- _SET TASK A_: In the dinner party seating text, what formula gives the number of arrangements of n objects around a circle?
- _SET TASK B_: Please say whether each statement agrees with the dinner party seating text, answering yes or no and quoting the words that decide it: (i) Bandy sits between Andy and Candy. (ii) Rotations of a seating count as different arrangements. (iii) Treating Andy, Bandy and Candy as one group leaves five groups to arrange.
# TEXT EXCERPT start
Mathematicians' Dinner Party

Since Andy- Bandy & Bandy-Candy sit together, this means Andy, Bandy & Candy all sit together. Fixing one place out of 6 for Bandy means selecting one out of six identical seats, therefore only one way. Now, the adjacent seats to Bandy are taken by Andy & Candy, in two ways ( Andy to Bandy's right or to his left). Remaining 3 places can be taken by 3 people in 3! ways. By the principle of multiplication, the complete job is done in 3! x 2 x 1 ways, therefore 12 is the correct answer.

First of all, since Andy and Bandy must sit beside one another; and Bandy and Candy must sit beside one another, it follows that Bandy is seated between Andy and Candy. We can count them altogether as one group. This leaves us with 4 'groups' to arrange. By the formula of circular permutation ( $p(n)=(n-1)!$ ), we get that there are 6 ways to arrange them. However, there are two ways to seat Andy and Candy. Hence, $2\times 6=12$ . There are 12 ways to seat them.

Since Andy and Bandy want to sit next to each other, so do Bandy and Candy, so we give Bandy a constant sit, then Andy and Candy can sit by 2 sides of Bandy. There are 3 sits left for Dandy, Endy and Fandy so we can find 6 ways for 3 of them to sit. By using symmetry when Andy and Candy have an exchanging for their sits, We can find 6 other ways which makes the total ways are 12. ( Because rotations are counted as the same seating arrangements so there is no more ways).

Andy, Bandy, Candy will sit together and Bandy will be in between Andy and Candy.So they can be seated in following two different ways. Andy Bandy Candy Candy Bandy Andy

As the above three will sit together they can be considered as a single person.So there are 4 person who will sit around the circular table.Now n person can sit a circular table in (n-1)! ways. So,total number of arrangements 2*(4-1)!=12

The total number of arrangements for n objects around a circle is (n-1)! , because, rotations are counted as single arrangement.

In the problem A and B want to sit together and also, B and C want to sit together. Therefore, we treat 'ABC' as a single object and treat D,E and F as distinct objects. Hence, we get 4 objects in all to arrange around the circle.
# TEXT EXCERPT end
# DATASET start
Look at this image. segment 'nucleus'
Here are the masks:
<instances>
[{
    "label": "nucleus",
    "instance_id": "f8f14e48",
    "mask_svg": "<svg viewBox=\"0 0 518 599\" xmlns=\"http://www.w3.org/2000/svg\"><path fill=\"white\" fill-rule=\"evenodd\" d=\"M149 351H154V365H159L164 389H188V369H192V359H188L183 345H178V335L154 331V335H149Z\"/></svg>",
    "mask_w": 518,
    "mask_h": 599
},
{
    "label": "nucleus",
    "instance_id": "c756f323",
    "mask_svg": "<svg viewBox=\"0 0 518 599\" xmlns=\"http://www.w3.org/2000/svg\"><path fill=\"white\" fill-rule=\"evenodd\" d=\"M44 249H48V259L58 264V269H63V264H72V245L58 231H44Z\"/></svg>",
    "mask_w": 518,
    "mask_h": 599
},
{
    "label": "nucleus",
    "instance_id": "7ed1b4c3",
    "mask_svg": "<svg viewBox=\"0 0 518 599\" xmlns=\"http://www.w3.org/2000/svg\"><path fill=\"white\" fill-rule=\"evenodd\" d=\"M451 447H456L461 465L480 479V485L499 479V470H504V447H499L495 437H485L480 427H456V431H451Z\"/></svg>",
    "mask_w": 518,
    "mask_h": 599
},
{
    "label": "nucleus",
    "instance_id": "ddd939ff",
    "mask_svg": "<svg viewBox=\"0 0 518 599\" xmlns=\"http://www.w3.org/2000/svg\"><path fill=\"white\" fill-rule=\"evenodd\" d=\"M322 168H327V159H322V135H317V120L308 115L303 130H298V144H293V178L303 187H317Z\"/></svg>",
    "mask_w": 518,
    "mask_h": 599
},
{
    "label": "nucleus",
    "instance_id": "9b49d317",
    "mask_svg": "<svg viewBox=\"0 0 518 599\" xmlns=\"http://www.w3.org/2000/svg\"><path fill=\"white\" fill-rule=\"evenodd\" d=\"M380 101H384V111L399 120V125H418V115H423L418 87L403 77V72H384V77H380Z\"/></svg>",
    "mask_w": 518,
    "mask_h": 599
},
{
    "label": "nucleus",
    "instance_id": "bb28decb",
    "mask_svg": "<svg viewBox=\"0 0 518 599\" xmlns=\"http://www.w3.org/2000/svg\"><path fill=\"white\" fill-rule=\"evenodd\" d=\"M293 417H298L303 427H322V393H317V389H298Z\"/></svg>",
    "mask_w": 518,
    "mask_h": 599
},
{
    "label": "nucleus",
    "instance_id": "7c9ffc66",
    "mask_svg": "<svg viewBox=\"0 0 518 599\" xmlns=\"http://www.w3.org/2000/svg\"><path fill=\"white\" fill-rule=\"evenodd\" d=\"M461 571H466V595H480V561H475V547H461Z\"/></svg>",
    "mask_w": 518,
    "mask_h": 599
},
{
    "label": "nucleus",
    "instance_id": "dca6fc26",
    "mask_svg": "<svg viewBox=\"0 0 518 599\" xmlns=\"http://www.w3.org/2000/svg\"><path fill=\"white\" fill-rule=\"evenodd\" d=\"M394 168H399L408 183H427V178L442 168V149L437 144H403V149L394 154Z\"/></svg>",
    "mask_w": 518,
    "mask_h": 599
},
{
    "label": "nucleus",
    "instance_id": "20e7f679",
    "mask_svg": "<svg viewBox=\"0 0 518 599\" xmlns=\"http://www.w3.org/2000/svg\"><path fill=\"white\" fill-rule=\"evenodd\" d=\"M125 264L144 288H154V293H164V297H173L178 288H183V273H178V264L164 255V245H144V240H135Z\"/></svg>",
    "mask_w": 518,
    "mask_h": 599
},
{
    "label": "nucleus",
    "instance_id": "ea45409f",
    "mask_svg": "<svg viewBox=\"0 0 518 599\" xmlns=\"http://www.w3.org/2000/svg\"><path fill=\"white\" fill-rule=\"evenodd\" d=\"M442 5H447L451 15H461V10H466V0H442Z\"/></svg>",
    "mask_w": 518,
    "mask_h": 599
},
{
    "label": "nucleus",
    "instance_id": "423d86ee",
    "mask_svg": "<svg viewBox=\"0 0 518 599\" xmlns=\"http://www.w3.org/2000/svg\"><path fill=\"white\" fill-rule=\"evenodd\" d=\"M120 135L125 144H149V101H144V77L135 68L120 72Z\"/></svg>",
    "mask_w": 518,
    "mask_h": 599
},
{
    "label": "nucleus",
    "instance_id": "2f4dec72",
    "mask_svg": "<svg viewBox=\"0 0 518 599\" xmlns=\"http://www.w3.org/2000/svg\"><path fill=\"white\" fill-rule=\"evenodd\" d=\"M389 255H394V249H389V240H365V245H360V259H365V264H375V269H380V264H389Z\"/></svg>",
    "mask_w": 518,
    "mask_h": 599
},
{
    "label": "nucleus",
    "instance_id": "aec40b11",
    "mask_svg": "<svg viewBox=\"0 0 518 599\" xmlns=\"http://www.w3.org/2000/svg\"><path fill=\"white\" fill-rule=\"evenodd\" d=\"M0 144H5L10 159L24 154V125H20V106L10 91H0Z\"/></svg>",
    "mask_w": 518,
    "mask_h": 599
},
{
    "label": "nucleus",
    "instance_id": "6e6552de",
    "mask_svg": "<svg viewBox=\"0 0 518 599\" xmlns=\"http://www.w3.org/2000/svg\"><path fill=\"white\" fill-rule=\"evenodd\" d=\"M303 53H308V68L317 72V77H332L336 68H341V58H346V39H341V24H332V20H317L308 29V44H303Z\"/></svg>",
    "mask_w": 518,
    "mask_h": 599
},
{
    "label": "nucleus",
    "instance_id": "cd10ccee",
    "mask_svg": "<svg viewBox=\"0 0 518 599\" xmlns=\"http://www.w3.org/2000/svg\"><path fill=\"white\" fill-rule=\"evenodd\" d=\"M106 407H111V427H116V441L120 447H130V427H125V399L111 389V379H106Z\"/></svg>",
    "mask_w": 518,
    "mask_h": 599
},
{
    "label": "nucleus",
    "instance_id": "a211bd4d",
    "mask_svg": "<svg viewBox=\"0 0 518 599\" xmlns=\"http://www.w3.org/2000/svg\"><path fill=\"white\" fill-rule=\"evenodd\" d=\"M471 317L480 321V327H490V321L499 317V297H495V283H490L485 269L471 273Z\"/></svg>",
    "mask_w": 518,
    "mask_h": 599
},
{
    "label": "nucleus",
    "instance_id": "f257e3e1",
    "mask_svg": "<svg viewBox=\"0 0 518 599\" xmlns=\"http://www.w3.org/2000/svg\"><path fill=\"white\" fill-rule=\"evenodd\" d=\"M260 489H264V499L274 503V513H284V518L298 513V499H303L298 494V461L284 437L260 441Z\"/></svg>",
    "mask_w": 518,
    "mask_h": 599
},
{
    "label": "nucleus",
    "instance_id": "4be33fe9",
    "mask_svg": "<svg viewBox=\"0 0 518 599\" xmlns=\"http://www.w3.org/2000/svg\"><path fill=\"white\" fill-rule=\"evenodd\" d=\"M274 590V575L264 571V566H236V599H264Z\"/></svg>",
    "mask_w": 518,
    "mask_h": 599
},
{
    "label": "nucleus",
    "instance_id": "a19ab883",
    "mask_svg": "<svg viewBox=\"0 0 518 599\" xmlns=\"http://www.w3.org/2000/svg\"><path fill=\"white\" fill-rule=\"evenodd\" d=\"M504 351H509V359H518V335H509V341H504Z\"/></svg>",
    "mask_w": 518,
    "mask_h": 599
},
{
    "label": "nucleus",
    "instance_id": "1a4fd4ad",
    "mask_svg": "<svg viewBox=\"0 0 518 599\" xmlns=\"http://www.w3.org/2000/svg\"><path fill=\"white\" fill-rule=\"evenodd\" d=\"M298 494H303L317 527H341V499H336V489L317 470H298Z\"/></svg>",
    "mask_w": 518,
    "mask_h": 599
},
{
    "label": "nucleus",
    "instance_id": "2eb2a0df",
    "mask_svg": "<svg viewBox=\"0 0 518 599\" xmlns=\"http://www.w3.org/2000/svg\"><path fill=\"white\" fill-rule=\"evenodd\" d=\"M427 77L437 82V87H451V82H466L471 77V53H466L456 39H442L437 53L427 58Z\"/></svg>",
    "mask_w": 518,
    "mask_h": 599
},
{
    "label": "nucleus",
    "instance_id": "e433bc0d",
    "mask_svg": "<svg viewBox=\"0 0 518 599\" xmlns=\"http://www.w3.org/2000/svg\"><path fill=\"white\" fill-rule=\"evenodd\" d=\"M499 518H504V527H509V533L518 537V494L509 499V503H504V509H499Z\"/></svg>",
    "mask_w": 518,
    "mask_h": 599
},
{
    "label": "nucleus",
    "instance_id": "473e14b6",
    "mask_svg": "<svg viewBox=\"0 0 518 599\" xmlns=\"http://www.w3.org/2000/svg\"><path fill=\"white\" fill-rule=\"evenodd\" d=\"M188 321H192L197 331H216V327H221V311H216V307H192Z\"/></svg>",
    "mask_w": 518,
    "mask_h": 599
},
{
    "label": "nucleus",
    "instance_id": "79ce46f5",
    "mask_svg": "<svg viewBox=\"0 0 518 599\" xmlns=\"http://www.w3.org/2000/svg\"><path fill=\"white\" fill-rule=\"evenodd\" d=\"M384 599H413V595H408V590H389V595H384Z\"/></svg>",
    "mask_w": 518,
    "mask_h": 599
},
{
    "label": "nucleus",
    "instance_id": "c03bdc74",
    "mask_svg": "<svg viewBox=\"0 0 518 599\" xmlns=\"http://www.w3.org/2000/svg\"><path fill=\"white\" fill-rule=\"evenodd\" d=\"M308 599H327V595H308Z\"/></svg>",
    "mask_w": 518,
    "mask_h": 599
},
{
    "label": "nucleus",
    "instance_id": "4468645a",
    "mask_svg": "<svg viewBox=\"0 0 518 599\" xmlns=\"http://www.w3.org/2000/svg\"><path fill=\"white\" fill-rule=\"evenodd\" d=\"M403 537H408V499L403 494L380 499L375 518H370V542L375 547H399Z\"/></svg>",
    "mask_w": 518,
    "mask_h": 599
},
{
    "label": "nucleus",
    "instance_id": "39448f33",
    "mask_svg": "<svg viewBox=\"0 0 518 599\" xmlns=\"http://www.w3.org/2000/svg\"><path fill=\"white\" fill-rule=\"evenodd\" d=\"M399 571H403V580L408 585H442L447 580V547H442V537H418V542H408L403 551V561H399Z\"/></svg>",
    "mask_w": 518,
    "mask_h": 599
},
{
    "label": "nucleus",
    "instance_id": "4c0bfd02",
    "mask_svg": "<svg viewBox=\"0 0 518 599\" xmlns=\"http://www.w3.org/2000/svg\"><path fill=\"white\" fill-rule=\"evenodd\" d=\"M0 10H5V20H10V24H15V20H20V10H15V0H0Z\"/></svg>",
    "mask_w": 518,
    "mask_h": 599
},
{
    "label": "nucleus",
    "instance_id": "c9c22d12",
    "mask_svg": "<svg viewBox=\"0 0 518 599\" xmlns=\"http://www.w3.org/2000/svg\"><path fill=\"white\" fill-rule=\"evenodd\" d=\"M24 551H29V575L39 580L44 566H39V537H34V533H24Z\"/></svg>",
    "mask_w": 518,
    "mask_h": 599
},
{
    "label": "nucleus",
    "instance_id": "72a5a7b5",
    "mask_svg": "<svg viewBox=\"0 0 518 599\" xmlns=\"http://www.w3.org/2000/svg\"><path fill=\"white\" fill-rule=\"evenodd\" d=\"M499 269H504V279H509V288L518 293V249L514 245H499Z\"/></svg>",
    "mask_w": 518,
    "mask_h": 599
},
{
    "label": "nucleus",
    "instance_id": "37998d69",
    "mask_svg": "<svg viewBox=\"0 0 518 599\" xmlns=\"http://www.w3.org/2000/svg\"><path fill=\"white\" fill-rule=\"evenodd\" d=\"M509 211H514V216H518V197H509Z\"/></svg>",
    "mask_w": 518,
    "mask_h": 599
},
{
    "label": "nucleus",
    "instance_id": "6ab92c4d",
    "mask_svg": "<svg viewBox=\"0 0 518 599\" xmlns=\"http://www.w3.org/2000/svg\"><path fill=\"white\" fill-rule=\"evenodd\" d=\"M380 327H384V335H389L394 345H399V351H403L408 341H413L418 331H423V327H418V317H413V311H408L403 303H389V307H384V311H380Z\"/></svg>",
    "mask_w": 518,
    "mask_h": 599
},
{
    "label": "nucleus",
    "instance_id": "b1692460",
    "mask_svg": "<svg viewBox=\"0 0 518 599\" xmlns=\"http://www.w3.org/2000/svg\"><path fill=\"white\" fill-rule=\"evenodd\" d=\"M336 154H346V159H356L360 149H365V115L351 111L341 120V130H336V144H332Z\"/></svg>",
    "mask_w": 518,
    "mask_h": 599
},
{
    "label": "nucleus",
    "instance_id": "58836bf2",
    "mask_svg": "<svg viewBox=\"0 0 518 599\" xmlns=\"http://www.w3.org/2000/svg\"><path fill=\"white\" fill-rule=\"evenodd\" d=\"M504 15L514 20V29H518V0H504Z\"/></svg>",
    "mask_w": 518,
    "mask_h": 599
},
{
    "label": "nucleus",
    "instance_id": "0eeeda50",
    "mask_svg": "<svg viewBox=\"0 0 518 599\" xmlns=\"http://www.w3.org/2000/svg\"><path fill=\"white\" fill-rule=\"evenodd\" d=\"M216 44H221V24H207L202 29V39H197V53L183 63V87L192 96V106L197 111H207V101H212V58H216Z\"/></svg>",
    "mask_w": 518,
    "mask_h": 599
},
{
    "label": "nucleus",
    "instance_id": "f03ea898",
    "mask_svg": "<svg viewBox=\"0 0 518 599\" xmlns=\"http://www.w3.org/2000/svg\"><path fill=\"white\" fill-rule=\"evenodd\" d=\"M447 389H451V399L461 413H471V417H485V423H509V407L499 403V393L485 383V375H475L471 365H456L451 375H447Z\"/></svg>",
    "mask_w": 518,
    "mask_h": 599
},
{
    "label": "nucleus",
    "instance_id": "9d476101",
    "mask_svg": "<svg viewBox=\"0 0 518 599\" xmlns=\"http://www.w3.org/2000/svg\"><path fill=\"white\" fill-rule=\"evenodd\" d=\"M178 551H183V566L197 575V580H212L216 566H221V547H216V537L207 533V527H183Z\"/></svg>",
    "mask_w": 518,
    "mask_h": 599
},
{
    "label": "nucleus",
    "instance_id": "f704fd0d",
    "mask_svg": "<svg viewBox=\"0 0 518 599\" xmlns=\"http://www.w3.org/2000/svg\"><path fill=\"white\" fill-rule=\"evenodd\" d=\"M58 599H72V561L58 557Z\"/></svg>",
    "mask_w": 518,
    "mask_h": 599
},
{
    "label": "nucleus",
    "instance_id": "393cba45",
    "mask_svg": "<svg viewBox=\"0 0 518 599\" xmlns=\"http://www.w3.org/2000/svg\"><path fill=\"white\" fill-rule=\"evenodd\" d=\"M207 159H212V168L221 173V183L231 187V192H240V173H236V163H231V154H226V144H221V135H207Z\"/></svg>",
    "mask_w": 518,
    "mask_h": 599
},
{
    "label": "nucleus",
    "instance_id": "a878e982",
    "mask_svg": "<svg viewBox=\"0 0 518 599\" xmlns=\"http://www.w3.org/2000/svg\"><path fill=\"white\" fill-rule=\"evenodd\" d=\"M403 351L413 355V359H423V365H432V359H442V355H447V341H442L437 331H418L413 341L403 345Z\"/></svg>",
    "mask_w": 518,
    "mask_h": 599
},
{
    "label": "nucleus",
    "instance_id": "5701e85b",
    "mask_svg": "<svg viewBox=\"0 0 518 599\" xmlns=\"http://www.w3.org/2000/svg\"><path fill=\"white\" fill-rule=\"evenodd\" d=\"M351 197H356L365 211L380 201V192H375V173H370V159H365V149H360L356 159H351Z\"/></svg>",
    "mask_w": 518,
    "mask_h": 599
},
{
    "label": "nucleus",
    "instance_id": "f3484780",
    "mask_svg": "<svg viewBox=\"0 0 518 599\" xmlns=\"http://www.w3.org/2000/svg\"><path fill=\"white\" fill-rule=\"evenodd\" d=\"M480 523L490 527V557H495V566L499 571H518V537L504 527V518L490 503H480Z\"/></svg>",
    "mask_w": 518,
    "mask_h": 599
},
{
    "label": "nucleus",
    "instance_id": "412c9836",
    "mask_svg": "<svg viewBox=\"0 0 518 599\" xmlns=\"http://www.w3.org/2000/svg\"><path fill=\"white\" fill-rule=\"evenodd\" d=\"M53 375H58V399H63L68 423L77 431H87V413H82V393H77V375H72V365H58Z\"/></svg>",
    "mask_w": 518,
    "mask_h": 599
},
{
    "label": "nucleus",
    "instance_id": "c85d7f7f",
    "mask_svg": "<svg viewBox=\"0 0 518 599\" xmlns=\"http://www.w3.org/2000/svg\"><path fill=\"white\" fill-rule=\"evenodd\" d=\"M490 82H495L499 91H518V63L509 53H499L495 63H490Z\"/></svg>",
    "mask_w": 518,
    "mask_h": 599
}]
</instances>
# DATASET end
- _CORRECT OUTPUT A_: (n-1)!

- _CORRECT OUTPUT B_:
(i) Yes: "it follows that Bandy is seated between Andy and Candy"
(ii) No: "rotations are counted as the same seating arrangements"
(iii) No: "This leaves us with 4 'groups' to arrange."